In order to run computations in parallel, the parts running in parallel must not depend on each in any way. If they are interdependent, you'll need some kind of rendezvous mechanism. This is less likely to happen in pure code, because you can't wait for values to change. Pure code doesn't guarantee rendezvous-free parallel code, but it does make it easier.

This example is particularly easy to make parallel. It iterates over the points in a square region of the plane, determining whether each point is a member of the mandelbrot set. This requires iterating the point through a function to see if it exist the region of the plane, and we then assign an ASCII graphic to the point depending on the number of iterations that took, or 0 if we gave up. Since the only values used to check a point are the point itself, each point can be checked in parallel with all the others.

In this case, we're only going to check the rows in parallel with each other. This speeds up the process to use almost all of the two cores we allocate, so reaching further into the code to make the parallel bits finer grained won't improve things.

The example

Main.hs provides the interface for the module. It sets the number of CPUs to use to two, or at least tries to. Then it runs a simple MFlow web server, with a home page that links to either a single or multi-threaded run of the mandelbrot example.
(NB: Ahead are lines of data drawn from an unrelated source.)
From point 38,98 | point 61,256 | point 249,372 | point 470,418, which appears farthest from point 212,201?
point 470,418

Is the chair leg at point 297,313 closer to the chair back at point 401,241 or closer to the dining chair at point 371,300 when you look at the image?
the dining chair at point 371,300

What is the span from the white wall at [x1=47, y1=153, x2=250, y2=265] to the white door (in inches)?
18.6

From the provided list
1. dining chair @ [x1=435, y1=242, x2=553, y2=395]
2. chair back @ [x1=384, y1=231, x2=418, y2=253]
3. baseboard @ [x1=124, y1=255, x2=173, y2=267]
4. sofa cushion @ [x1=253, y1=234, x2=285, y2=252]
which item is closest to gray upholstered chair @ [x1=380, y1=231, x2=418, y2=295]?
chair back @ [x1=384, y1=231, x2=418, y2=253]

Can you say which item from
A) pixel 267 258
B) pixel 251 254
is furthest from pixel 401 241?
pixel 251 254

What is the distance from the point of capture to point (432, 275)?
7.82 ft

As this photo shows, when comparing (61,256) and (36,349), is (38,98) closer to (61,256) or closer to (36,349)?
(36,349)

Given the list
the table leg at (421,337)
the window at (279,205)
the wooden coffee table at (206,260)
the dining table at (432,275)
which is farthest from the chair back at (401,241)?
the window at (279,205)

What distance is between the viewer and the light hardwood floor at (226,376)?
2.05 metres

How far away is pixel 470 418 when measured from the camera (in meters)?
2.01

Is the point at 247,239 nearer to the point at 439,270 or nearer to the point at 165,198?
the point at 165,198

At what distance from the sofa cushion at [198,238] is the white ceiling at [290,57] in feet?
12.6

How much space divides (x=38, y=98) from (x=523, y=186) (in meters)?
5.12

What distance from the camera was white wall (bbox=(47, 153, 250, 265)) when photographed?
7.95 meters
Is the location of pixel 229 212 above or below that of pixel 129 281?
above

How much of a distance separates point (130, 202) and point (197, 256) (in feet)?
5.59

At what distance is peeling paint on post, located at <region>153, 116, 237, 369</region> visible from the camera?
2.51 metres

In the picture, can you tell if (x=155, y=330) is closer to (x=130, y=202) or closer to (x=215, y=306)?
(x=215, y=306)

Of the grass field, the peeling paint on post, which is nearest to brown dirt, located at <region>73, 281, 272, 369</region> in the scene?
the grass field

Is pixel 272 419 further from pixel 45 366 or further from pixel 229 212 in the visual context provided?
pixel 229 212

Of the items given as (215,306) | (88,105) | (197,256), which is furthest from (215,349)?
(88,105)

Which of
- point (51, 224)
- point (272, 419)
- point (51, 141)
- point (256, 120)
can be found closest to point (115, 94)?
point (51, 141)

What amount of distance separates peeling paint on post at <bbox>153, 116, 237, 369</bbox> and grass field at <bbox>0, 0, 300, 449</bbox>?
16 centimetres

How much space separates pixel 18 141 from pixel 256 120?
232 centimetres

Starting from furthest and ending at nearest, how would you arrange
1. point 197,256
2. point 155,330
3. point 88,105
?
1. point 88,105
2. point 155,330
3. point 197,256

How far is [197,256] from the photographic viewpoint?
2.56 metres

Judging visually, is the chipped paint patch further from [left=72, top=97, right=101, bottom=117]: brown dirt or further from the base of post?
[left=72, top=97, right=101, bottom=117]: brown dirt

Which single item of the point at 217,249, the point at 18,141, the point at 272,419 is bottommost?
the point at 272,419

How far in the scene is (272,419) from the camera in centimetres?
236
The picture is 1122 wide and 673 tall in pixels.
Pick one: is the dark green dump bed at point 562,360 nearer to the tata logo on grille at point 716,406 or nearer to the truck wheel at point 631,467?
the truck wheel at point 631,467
Running an example yields an ASCII plot of the Mandelbrot set, which should be familiar, except for using ASCII graphics. It also does some simple-minded timing and prints the results of that along with the CPU count, just to give you an idea of how much difference there is between the two.
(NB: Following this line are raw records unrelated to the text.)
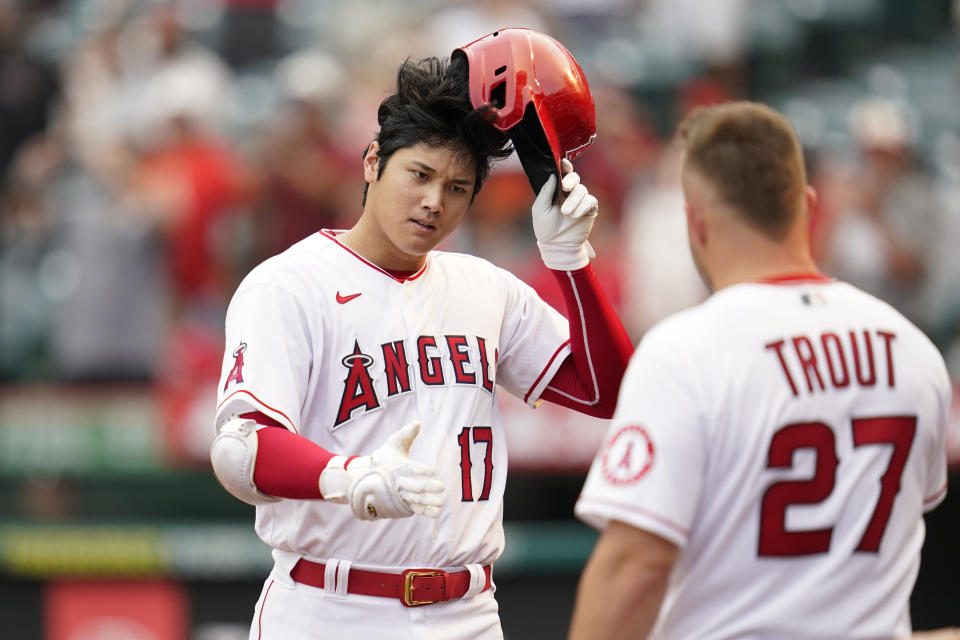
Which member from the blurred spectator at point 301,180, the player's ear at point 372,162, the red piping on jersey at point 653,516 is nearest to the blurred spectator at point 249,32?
the blurred spectator at point 301,180

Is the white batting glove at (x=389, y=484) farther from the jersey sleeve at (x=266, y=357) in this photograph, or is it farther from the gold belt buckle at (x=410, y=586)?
the gold belt buckle at (x=410, y=586)

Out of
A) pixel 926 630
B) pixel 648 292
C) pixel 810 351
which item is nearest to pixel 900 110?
pixel 648 292

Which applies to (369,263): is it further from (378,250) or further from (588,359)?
(588,359)

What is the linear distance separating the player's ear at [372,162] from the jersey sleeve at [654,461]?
3.50 feet

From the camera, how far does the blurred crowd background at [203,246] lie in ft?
19.6

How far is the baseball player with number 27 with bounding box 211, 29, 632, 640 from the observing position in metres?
2.76

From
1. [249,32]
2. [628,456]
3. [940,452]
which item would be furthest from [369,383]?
[249,32]

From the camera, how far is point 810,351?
6.96 feet

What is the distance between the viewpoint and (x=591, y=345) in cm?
302

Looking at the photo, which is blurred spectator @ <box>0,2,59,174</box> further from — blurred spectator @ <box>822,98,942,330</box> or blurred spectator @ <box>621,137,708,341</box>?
blurred spectator @ <box>822,98,942,330</box>

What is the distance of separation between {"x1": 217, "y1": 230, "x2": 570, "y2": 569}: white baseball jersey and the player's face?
5.6 inches

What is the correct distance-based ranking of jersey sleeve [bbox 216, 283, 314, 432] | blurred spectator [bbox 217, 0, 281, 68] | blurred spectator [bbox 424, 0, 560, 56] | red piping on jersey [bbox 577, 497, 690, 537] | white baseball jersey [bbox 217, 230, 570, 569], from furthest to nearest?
blurred spectator [bbox 217, 0, 281, 68] < blurred spectator [bbox 424, 0, 560, 56] < white baseball jersey [bbox 217, 230, 570, 569] < jersey sleeve [bbox 216, 283, 314, 432] < red piping on jersey [bbox 577, 497, 690, 537]

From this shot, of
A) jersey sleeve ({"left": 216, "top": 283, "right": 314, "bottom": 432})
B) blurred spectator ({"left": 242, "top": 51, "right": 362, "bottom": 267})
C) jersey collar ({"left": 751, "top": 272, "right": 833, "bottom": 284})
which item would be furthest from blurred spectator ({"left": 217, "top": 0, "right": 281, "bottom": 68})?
jersey collar ({"left": 751, "top": 272, "right": 833, "bottom": 284})

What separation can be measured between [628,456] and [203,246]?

Mandelbrot.hs does the actual calculations - up to the level of the row. I'm not going to discuss it in detail, as it's pretty straightforward once you have the definition of the set in hand. The final bit of code is iterating over the set of rows, which is done in Evaluators.hs.

Evaluators.hs is pulled out of Mandelbrot.hs, because there are two versions of the code. One version, single just iterates over each row in the set to produce a list of lines in the set. The second version, multi, does the same, except it does it in parallel so that multiple cores will be leveraged.

Check the comments in Evaluators.hs for more information on how this works.

Running in the IDE

Running this in the IDE takes about 20 seconds with a single thread, and 10 with multiple threads as is. Both versions have two cores allocated, so it is possible the single-threaded version will use more CPU time than elapsed time, as the runtime system time is included in the timing, and some of that may be done on the second CPU. The parallel version usually gets better than 1.9 times as much CPU time as elapsed time, which isn't bad for adding three words to a single line.

Since the IDE runs unoptimized code, if you're going to build a version to deploy or download, you should consider changing the number of iterations in Main.hs from 2000 to 10000 or more.